[Start Extracted records]
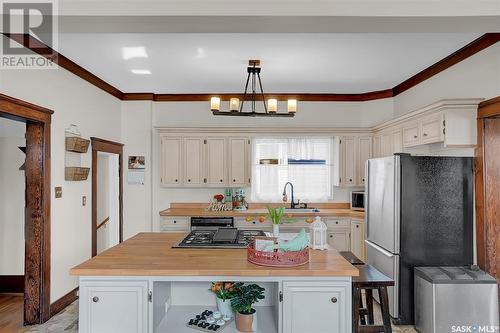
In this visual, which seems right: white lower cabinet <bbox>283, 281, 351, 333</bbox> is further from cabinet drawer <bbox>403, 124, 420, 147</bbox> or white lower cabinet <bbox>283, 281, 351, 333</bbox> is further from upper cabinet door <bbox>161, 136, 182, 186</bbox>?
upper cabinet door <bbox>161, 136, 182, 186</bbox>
[End Extracted records]
[Start Extracted records]
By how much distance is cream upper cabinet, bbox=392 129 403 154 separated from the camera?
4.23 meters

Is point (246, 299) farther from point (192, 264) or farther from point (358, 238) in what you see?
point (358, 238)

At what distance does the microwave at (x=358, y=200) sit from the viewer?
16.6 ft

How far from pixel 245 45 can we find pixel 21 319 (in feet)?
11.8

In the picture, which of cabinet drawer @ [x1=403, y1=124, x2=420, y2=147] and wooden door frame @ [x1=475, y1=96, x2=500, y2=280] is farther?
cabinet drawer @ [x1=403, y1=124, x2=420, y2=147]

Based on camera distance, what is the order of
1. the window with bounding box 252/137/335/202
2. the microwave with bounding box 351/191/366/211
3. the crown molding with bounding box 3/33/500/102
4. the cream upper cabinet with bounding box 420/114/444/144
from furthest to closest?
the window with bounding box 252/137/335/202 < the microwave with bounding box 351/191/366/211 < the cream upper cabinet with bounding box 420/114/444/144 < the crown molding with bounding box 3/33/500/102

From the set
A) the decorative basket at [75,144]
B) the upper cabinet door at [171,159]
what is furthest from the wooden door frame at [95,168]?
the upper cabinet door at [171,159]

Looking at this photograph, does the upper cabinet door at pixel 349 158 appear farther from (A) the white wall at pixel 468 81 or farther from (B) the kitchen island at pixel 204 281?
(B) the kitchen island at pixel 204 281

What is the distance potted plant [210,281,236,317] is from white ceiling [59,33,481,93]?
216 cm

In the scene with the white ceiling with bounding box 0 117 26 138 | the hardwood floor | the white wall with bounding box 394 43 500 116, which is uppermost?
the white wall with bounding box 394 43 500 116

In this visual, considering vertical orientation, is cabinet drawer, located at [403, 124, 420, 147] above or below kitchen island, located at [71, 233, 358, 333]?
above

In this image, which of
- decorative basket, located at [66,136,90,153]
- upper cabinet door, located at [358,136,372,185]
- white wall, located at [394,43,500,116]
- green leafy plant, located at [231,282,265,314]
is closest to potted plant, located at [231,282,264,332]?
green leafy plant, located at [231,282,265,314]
[End Extracted records]
[Start Extracted records]
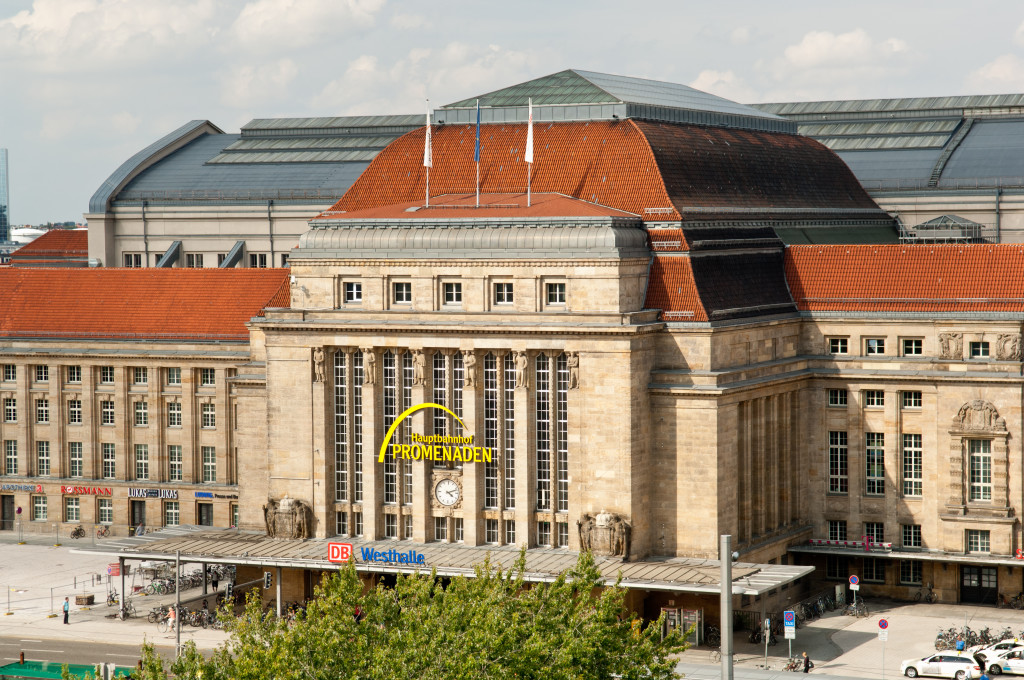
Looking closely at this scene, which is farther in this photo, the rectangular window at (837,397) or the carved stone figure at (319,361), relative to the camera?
[End Extracted records]
### Task instructions
How many lines in the data above contain the word "pixel"? Reply with the number only.

### The completed task
3